Chronische Gicht. Wenn der Patient unter häufigen akuten Attacken leidet, topische Gicht entwickelt oder Nierenkomplikationen aufgrund einer Harnsäureüberproduktion hat, kann eine Langzeitbehandlung der Hyperurikämie erforderlich sein. Eine solche harnsäuresenkende Therapie sollte nicht während eines akuten Anfalls oder innerhalb von 2-3 Wochen danach begonnen werden, da Schwankungen der Harnsäurekonzentration den bestehenden Anfall verlängern oder einen neuen auslösen können. Die Behandlung umfasst die Hemmung der Harnsäureproduktion oder die Steigerung ihrer Harnausscheidung, um eine Serum-Urat-Konzentration bei oder unter 0,3 oder 0,36 mmol/Liter aufrechtzuerhalten. Hyperurikämie aufgrund einer Überproduktion von Urat wird mit Allopurinol behandelt, das das am Purinstoffwechsel beteiligte Enzym Oxidase hemmt. Hyperurikämie in Verbindung mit einer Unterausscheidung von Harnsäure kann entweder mit Allopurinol oder einem Urikosurikum wie Benzbromaron, Probenecid oder Sulfinpyrazon behandelt werden. Allopurinol wird am häufigsten als Erstlinientherapie verabreicht, kann aber mit Urikosurika kombiniert oder durch diese ersetzt werden, wenn die Behandlung fehlschlägt. Allopurinol sollte auch bei Patienten mit renalen Uratablagerungen oder mit Harnsäure-Nierensteinen angewendet werden, da es die Urolithiasis reduziert. Febuxostat ist ein alternativer Xanthinoxidase-Hemmer, der derzeit untersucht wird.
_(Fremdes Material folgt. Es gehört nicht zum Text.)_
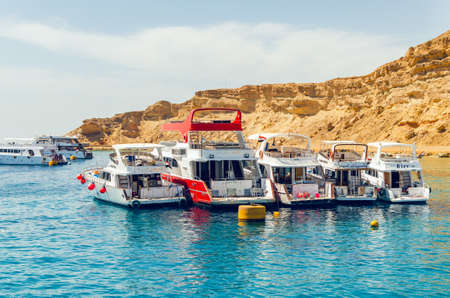 Sharm El Sheikh, Egypt May 08, 2019: Tourist pleasure boats in the harbor of Sharm El Sheikh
Bei jeder Behandlung kann es bei sinkender Plasma-Urat-Konzentration zu einer bloßen Mobilisierung von Uratkristallen aus etablierten Tophi kommen, was weitere akute Gichtanfälle auslösen kann. Daher erhalten die Patienten ab Beginn der harnsäuresenkenden Behandlung auch eine Prophylaxe mit einem NSAID oder Colchicin für einen Monat, nachdem das Plasma-Urat auf eine akzeptable Konzentration gesenkt wurde. Eine Prophylaxe von bis zu 6 Monaten wird empfohlen.
Sobald die Hyperurikämie korrigiert ist, erhält der Patient die Therapie mit Allopurinol oder Urikosurika auf unbestimmte Zeit. Nehmen wir jedoch an, dass während einer solchen Erhaltungstherapie ein akuter Anfall auftritt. In diesem Fall sollte diese Therapie fortgesetzt werden, um Schwankungen der Harnsäurekonzentration zu vermeiden, und der akute Anfall sollte eigenständig behandelt werden.
Bei Patienten, die stark von chronischer tophaöser Gicht betroffen sind, muss möglicherweise eine Operation in Betracht gezogen werden.